Assigning bernoulli prior to missing entries in covariate

I am fitting a logistic model in STAN (rstan library). My response variable does not have any missing values, however one of my covariates “HB” is binary and has missing entries.

Thus the goal is to impute at each iteration the missing entries in the binary vector, using a Bernoulli prior (with parameter, say, 0.5).

However, I am running into issues:

  • The missing data needs to be declared either as real or vector in the parameters or transformed parameters block;
  • Realizations from a Bernoulli distribution in the model block need to be integers;
  • As far as I am aware there is no function in STAN to convert a real or vector to integer.

I used the guidelines provided in section 3.3 of the STAN user guide. With the model below, the parser gives me an error at the bernoulli assignment line (penultimate line in the model block), saying it needs integers.
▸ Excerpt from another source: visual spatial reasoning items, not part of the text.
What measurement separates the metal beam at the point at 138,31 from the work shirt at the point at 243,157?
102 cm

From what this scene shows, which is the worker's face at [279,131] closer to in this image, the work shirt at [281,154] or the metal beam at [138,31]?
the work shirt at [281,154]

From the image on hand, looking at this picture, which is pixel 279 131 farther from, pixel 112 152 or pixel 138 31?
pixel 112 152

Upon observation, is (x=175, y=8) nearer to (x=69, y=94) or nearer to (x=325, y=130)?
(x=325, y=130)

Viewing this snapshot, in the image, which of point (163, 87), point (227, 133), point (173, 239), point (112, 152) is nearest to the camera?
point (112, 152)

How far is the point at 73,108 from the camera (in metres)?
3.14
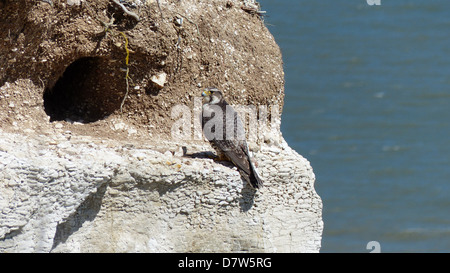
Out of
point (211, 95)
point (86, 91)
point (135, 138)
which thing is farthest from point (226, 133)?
point (86, 91)

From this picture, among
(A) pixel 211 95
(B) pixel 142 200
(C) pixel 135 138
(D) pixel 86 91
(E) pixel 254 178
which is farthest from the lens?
(D) pixel 86 91

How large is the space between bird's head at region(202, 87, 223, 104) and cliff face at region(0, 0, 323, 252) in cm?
13

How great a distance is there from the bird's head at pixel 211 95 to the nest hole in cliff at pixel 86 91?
0.58 m

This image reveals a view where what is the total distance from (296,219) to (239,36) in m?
1.46

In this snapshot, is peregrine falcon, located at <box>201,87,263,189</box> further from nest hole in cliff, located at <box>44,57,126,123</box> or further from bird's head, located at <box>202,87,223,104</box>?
nest hole in cliff, located at <box>44,57,126,123</box>

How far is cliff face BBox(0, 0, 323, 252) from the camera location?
4289mm

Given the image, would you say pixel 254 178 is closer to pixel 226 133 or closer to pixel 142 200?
pixel 226 133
Note: I also tried defining HB_miss as a real in the parameters block and getting the same error.

m2 <- '
data {                          
int<lower=0> N;                // total number of observations
int<lower=0,upper=1> y[N];     // setting the dependent variable y as binary
vector[N] X;                   // independent variable 1

int<lower=0> N_obs; 
int<lower=0> N_miss; 
int<lower=1, upper=N> ii_obs[N_obs]; 
int<lower=1, upper=N> ii_miss[N_miss]; 

vector[N_obs] HB_obs;         // independent variable 2 (observed) 

}
parameters {
real b_0;                      // intercept
real b_X;                      // beta 1,2, ...
real b_HB;
vector[N_miss] HB_miss;
}
transformed parameters {
vector[N] HB;
HB[ii_obs] = HB_obs;
HB[ii_miss] = HB_miss;
}
model {
b_0 ~ normal(0,100);           
b_X ~ normal(0,100);           
b_HB ~ normal(0,100); 
HB_miss ~ bernoulli(0.5); // This is where the parser gives me an error
y ~ bernoulli_logit(b_0 + b_X * X + b_HB * HB); // model
}

Any ideas how I can assign a bernoulli prior to HB_miss effectively in STAN?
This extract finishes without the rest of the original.